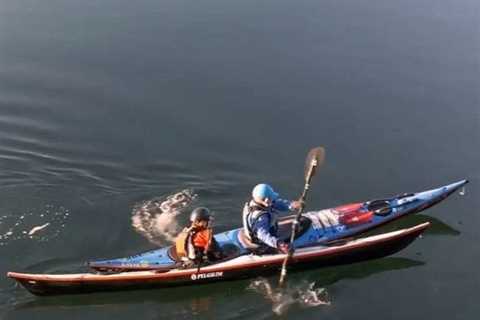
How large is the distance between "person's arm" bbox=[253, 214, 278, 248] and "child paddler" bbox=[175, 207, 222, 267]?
751mm

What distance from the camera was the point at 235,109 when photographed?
15.2m

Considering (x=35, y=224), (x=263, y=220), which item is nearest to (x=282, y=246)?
(x=263, y=220)

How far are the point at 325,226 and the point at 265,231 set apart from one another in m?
1.42

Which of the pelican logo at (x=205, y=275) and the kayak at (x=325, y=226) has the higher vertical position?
the kayak at (x=325, y=226)

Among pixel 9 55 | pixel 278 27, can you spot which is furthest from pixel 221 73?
pixel 9 55

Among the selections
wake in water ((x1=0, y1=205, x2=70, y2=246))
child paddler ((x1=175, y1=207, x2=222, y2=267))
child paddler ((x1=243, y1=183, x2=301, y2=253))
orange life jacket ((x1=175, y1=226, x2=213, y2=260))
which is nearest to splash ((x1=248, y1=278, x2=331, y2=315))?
child paddler ((x1=243, y1=183, x2=301, y2=253))

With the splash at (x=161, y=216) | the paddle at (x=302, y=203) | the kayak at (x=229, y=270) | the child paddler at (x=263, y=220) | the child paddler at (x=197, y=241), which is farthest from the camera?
the splash at (x=161, y=216)

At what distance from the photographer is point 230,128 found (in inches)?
571

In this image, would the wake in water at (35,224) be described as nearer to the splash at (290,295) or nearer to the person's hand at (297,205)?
the splash at (290,295)

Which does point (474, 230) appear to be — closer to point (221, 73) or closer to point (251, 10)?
point (221, 73)

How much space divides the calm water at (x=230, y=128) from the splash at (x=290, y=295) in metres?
0.16

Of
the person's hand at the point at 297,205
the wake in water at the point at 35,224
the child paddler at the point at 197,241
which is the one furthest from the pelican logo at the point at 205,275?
the wake in water at the point at 35,224

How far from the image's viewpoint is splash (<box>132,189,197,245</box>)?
455 inches

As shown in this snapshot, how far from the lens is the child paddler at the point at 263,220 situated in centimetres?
1026
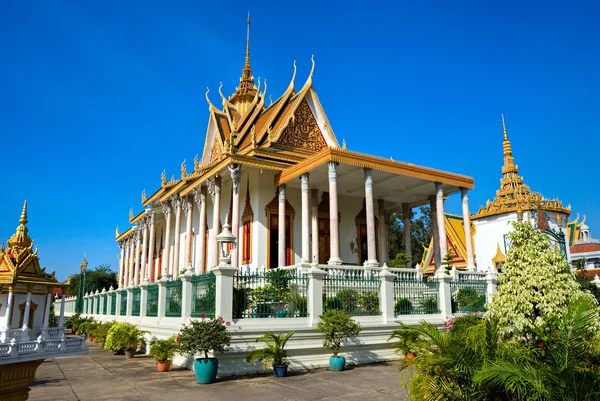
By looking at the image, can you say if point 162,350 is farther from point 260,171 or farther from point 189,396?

◆ SHORT EXERCISE ◆
Could you recast the entries from the line with "As shown in" through the end of the entries as a Markdown table with the columns No. and Entry Line, numbering each row, leaving out blank lines and any pictures?

◆ REPLY TO THE EXERCISE ◆
| No. | Entry Line |
|---|---|
| 1 | As shown in this snapshot, how far from the lens is the child paddler at the point at 263,220 situated in centimetres? |
| 2 | 1026 |
| 3 | By looking at the image, can you say if point 162,350 is farther from point 260,171 or farther from point 189,396? |